Christopher J. Conover is a research scholar at Duke University’s Center for Health Policy and Inequalities Research and an adjunct scholar at AEI. The charts shown are from his new book American Health Economy Illustrated, to be released in January 2012 by AEI Press. See PowerPoint version of Figure 12.1a, and Excel spreadsheet on the concentration of health spending in 2008 for data, sources, and methods.

6 thoughts on “The health spending 1 percent: Healthcare fact of the week

  1. I’m not sure what the point is here. That 1% is not a static group of people. $115,000 is the cost you might rack up with a serious medical problem. That’s why insurance exists, so that you can spread the costs of that one or two years you are in the top 1% over the many years when you are not in the 1%.

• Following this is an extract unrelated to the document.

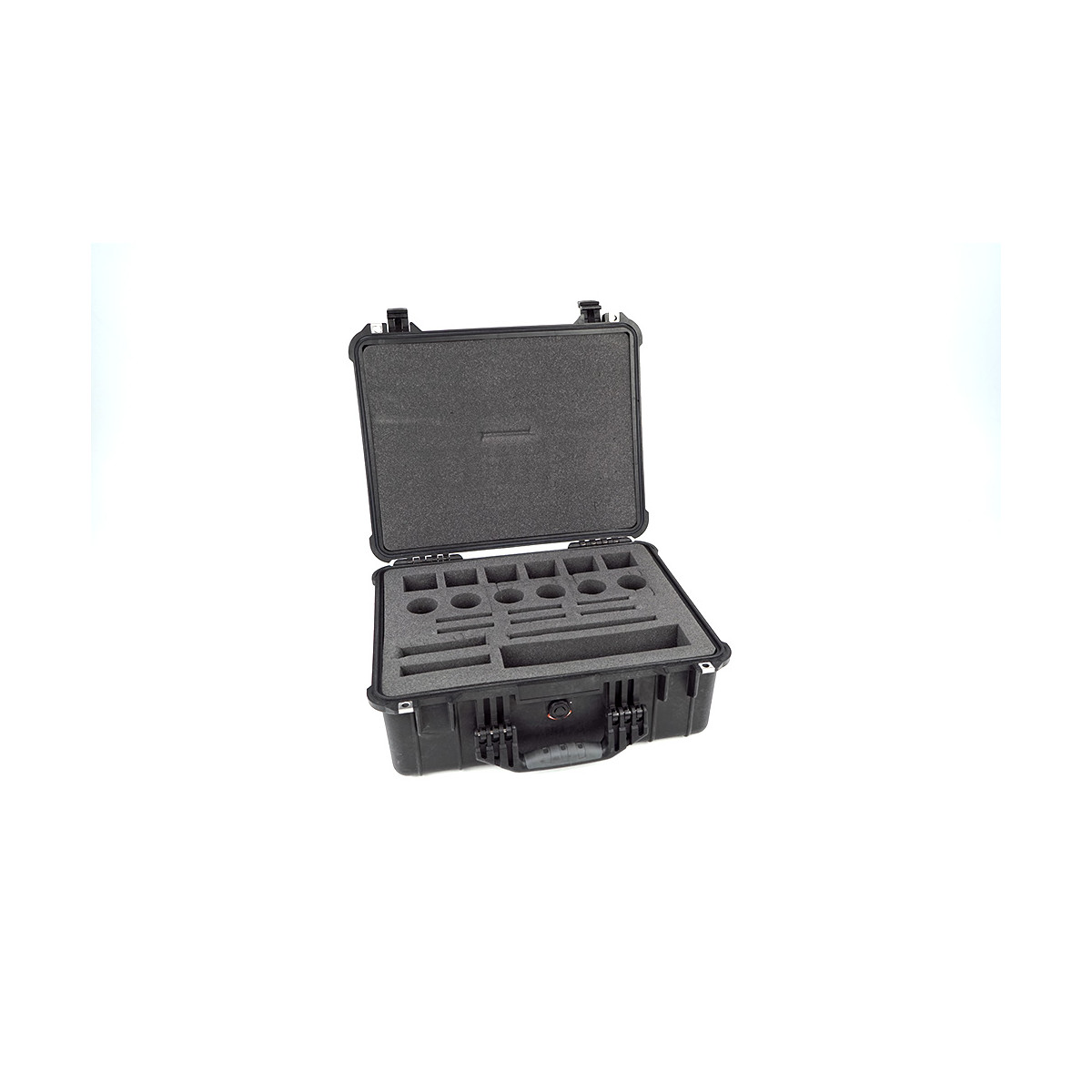 Pelican 1550 Flight Protector Case Schutzkoffer Interior:47,3x36x19,6, 357,00 €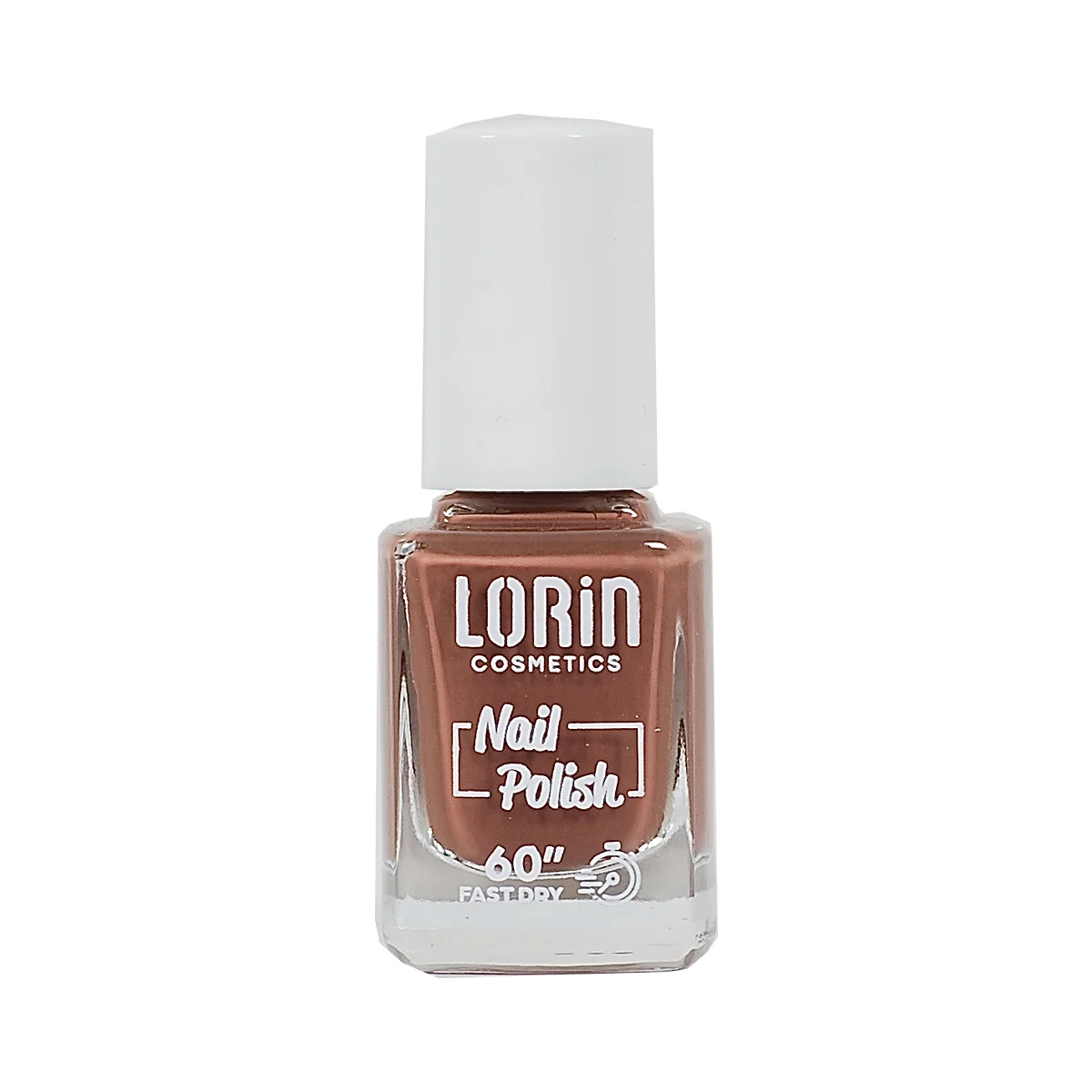 Φωτογραφία προϊόντος: Lorin Cosmetics Lorin βερνίκι fast dry 13ml. #113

    • As I noted in my comment to Dave, you are correct that there is not a huge amount of persistence in the concentration of health spending from year to year. Insurance can help with this risk only if people opt to buy it. Many young people elect to gamble on not having health insurance. Fewer might do so if they were aware of the actual magnitude of the risk they faced. As I note in my reply to SomeGuy, it is not “obvious” that the top 1 percent would average $115K in annual spending. The chart was intended to help illuminate this point.

  2. Unless I’m missing something, this is entirely meaningless. It is very likely that in any one year that a small number of people have catastrophic healthcare issues leading to high cost care. But it is also likely that it will be someone else next year, not the same person. What this really says is procedures like quad bypass are very expensive, nothing more. And it points out the basic flaw in the whole market question: healthcare isn’t just a regular expense, but also a catastrophically high expense for a few random people at a random time, hence the need for insurance. If the point was to try to reduce the cost of the ‘high utilizers’, then you really only have one choice to reduce the cost of high cost procedures, e.g. heart bypass which runs about $150k and up. This is not something you shop for the best price on before having, no matter what your insurance situation is.

    The article makes the point that these people become uninsurable then, which is probably true, because they are likely to continue to need more care than average. But assuming it’s a new fraction of 1% every year, that leads to a population that is much larger than 1% in this category on average.

  3. I’m not sure what the point is either. I’d guess that only a small percentage of the population — maybe 1% — is actually in need of extensive critical care in a hospital or massively expensive drugs, and by definition those are the people who are spending the most on healthcare. This chart is like saying that the healthy people spend far less on healthcare than the sick people. Well, of course they do. So what?

    Maybe if the chart had tracked healthcare spending by annual income it would’ve shown something interesting. But a chart saying that the people who spend the most on healthcare spend more on healthcare than those who spend less on healthcare really isn’t terribly enlightening.

    • It may be intuitively obvious that sick people spend more than healthy people. That said, it is not “obvious” that the top 1% account for 20% of spending–as opposed to 10% or 50%. Likewise, it is not “obvious” that the top 1 percenters average $115K in spending. If their average were only $11,500, for example, then ability to pay for such care would be much less problematic than when the average is more than double the earnings of a typical American worker. What the numbers tell me is that the vast majority of families are not in a position to self-insure a risk of this magnitude. The opposite would be true were the average only $11,500.